1. The Spark Application (penguin_spark_app.py)

Normally, we run PySpark tasks with the spark-submit command line utility.
You can read more about the what and the why of submitting Spark jobs in this way in their own documentation here.
When using Taipy for our workflow orchestration, we can continue doing the same thing.
The only difference is that instead of running a command in the command line, we have our workflow pipeline spawn a subprocess which runs the Spark application using spark-submit.
Before getting into that, let's first take a look at our Spark application.
Simply glance through the code, then continue reading on for a brief explanation on what this script does:

### app/penguin_spark_app.py
import argparse
import os
import sys

parser = argparse.ArgumentParser()
parser.add_argument("--input-csv-path", required=True, help="Path to the input penguin CSV file.")
parser.add_argument("--output-csv-path", required=True, help="Path to save the output CSV file.")
args = parser.parse_args()

import pyspark.pandas as ps
from pyspark.sql import SparkSession

def read_penguin_df(csv_path: str):
    penguin_df = ps.read_csv(csv_path)
    return penguin_df

def clean(df: ps.DataFrame) -> ps.DataFrame:
    return df[df.sex.isin(["male", "female"])].dropna()
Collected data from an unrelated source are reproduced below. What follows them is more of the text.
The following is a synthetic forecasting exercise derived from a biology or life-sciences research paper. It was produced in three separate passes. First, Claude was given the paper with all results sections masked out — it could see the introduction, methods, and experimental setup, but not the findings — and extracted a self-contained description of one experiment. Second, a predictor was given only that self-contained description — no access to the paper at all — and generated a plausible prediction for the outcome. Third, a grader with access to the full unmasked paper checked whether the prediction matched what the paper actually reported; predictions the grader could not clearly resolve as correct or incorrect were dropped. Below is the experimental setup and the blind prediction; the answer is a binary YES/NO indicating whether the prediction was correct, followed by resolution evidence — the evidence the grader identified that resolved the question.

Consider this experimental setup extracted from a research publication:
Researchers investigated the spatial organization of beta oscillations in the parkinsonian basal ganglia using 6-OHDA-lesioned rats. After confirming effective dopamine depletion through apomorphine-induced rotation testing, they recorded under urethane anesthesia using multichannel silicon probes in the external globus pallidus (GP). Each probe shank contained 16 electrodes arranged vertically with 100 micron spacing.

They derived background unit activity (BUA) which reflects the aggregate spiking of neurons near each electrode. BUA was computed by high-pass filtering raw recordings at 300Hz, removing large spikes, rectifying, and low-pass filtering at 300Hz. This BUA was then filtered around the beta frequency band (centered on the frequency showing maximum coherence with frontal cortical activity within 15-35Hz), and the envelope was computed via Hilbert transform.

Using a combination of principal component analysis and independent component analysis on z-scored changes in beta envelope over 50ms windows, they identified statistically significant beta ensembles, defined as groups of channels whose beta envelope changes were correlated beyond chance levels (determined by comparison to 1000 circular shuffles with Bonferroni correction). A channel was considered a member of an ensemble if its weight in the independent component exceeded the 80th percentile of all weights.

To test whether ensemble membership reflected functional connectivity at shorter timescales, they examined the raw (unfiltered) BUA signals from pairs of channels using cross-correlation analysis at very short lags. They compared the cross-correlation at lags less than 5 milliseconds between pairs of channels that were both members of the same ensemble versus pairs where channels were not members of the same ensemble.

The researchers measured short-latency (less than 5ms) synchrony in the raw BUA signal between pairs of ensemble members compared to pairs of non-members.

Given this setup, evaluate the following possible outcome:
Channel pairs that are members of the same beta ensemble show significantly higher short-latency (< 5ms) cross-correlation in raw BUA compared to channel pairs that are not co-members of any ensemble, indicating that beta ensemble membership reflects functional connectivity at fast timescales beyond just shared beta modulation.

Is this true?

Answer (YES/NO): YES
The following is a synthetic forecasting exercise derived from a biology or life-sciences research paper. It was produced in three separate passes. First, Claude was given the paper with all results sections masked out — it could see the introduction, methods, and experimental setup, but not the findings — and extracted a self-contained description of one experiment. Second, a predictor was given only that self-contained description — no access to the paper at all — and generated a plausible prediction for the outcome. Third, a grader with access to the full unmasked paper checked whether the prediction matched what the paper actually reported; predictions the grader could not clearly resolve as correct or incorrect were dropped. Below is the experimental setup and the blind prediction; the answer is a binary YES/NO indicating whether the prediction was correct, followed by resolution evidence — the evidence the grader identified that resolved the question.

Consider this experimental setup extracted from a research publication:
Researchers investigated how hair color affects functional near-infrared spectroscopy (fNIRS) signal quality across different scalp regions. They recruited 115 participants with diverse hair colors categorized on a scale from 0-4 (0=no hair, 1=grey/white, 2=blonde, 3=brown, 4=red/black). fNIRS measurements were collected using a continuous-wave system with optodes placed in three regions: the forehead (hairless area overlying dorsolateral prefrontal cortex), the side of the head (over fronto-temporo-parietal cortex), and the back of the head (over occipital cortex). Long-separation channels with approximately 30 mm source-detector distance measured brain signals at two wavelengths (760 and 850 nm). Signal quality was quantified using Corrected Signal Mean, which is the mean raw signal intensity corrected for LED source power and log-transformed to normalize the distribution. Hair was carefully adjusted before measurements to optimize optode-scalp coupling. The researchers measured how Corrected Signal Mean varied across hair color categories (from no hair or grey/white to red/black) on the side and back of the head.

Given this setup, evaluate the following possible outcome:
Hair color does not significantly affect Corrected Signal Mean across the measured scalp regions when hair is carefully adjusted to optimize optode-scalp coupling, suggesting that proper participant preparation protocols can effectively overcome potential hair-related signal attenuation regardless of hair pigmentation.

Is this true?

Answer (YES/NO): NO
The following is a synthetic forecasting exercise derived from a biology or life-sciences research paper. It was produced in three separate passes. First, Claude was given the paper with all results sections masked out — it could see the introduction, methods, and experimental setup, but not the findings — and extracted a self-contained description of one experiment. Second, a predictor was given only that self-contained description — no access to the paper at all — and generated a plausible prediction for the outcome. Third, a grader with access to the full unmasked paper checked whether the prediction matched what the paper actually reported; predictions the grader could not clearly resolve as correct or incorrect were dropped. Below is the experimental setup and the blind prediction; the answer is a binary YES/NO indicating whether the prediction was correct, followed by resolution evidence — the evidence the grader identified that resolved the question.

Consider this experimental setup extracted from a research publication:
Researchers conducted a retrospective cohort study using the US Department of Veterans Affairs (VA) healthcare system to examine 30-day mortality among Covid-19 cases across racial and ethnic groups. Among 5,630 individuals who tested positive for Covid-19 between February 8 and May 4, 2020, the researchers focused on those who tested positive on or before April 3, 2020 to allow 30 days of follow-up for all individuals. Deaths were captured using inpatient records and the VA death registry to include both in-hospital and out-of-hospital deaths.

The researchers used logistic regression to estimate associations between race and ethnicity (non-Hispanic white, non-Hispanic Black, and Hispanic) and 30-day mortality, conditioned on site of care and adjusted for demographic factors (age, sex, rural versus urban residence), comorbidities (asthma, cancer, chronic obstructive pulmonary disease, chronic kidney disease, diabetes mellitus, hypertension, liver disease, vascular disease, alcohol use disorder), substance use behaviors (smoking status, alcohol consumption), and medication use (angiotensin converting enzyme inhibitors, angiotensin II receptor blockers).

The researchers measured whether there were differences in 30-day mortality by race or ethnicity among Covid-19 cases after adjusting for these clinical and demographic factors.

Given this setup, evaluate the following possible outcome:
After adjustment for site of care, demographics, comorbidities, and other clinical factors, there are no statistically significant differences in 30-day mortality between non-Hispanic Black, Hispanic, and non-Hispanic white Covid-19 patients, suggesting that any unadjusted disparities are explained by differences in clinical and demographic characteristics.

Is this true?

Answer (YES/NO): NO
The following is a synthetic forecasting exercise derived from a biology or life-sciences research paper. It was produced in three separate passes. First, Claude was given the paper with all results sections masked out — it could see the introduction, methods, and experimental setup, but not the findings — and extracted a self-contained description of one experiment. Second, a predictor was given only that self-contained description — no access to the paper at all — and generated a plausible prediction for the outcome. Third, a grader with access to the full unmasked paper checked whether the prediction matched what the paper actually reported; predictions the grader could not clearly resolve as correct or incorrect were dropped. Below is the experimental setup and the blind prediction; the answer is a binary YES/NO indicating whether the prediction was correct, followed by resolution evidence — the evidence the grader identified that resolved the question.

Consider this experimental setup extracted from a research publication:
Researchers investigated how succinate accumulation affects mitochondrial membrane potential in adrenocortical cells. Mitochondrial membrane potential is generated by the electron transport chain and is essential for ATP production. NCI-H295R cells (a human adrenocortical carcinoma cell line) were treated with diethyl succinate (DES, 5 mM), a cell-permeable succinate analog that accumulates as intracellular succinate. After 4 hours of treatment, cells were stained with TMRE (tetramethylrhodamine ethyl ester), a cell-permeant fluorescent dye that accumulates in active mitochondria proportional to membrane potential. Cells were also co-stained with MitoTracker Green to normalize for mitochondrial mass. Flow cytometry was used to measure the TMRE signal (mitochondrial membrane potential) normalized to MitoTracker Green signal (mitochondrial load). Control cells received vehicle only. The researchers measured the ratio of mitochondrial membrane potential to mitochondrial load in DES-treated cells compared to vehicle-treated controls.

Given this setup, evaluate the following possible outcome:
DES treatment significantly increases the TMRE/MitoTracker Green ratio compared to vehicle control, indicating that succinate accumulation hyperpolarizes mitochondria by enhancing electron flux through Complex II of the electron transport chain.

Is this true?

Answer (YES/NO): NO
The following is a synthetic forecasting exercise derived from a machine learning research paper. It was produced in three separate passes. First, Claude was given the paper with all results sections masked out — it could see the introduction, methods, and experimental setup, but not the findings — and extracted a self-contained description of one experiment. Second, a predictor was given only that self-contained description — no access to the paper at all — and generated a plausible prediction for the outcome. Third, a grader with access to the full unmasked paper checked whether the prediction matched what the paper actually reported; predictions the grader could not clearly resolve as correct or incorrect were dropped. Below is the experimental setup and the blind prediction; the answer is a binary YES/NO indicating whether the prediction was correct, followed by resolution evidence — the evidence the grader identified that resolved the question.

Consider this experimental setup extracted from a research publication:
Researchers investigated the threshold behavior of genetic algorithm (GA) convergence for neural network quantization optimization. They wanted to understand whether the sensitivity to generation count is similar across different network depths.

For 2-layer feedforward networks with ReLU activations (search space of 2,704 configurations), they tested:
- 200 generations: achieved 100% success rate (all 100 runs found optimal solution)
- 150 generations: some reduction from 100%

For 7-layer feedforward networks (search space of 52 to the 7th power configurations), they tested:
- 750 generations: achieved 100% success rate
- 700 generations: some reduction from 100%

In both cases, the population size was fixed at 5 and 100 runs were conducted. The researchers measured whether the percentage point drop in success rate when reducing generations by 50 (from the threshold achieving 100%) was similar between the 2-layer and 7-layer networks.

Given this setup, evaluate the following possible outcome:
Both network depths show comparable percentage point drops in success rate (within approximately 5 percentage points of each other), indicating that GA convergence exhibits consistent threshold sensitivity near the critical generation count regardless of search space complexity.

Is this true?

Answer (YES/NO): YES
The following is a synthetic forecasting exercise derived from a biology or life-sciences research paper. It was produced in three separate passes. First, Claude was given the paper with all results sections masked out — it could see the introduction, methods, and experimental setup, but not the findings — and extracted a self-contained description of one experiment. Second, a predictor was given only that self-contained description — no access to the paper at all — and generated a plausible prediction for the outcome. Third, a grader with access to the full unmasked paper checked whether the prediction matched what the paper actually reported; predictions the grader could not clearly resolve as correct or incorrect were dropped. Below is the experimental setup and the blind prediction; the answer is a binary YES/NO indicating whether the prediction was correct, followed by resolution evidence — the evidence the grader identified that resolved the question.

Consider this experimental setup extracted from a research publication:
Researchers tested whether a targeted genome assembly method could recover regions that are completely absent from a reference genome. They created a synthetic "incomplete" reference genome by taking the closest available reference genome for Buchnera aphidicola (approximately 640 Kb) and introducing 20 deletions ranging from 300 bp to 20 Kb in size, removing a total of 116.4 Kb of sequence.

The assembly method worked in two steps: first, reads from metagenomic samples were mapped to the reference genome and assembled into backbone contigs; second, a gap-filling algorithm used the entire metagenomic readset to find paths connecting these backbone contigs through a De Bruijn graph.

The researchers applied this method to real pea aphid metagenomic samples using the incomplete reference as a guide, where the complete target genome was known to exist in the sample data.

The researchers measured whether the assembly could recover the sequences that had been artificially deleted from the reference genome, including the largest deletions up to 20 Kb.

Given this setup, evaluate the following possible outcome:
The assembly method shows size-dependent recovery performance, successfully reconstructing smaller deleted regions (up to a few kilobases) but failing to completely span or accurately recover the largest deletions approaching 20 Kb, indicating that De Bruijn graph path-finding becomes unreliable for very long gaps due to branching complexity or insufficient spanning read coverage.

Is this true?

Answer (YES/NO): NO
def process(df: ps.DataFrame) -> ps.DataFrame:
    """The mean of measured penguin values, grouped by island and sex."""

    mean_df = df.groupby(by=["species", "island", "sex"]).agg("mean").drop(columns="year").reset_index()
    return mean_df

if __name__ == "__main__":
    spark = SparkSession.builder.appName("Mean Penguin").getOrCreate()
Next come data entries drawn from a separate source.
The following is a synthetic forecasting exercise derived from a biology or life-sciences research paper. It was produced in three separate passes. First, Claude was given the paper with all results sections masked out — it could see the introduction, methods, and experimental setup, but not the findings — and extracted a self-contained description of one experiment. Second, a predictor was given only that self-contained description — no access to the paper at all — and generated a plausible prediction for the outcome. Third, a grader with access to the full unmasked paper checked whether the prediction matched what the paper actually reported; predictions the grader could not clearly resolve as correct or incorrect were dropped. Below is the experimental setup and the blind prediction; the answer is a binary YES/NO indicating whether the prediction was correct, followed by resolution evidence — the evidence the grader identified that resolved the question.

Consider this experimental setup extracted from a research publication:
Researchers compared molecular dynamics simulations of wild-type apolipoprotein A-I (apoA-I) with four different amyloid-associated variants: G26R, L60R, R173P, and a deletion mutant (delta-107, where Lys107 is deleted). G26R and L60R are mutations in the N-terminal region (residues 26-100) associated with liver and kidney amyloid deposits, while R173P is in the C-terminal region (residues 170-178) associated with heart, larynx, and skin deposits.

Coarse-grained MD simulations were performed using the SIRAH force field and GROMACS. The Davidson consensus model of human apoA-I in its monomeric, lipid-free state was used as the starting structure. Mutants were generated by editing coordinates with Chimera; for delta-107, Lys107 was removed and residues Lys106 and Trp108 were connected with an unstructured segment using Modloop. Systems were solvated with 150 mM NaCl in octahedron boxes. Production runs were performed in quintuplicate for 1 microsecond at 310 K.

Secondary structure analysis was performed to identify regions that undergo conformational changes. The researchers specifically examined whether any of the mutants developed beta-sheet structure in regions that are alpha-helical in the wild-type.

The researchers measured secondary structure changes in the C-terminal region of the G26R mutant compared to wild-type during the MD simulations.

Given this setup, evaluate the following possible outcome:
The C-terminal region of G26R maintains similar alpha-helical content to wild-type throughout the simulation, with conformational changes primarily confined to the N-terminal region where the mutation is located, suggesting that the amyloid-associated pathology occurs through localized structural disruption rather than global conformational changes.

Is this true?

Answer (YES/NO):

    penguin_df = read_penguin_df(args.input_csv_path)
    cleaned_penguin_df = clean(penguin_df)
    processed_penguin_df = process(cleaned_penguin_df)
    processed_penguin_df.to_pandas().to_csv(args.output_csv_path, index=False)

    sys.exit(os.EX_OK)
Enter fullscreen mode Exit fullscreen mode

We can submit this Spark application for execution by entering a command into the terminal like:

spark-submit --master local[8] app/penguin_spark_app.py \
--input-csv-path app/penguins.csv \
--output-csv-path app/output.csv
Enter fullscreen mode Exit fullscreen mode

Which would do the following:

  1. Submits the penguin_spark_app.py application for local execution on 8 CPU cores;
  2. Loads data from the app/penguins.csv CSV file;
  3. Groups by "species", "island" and "sex", then aggregates the remaining columns by mean;
  4. Saves the resultant DataFrame to app/output.csv.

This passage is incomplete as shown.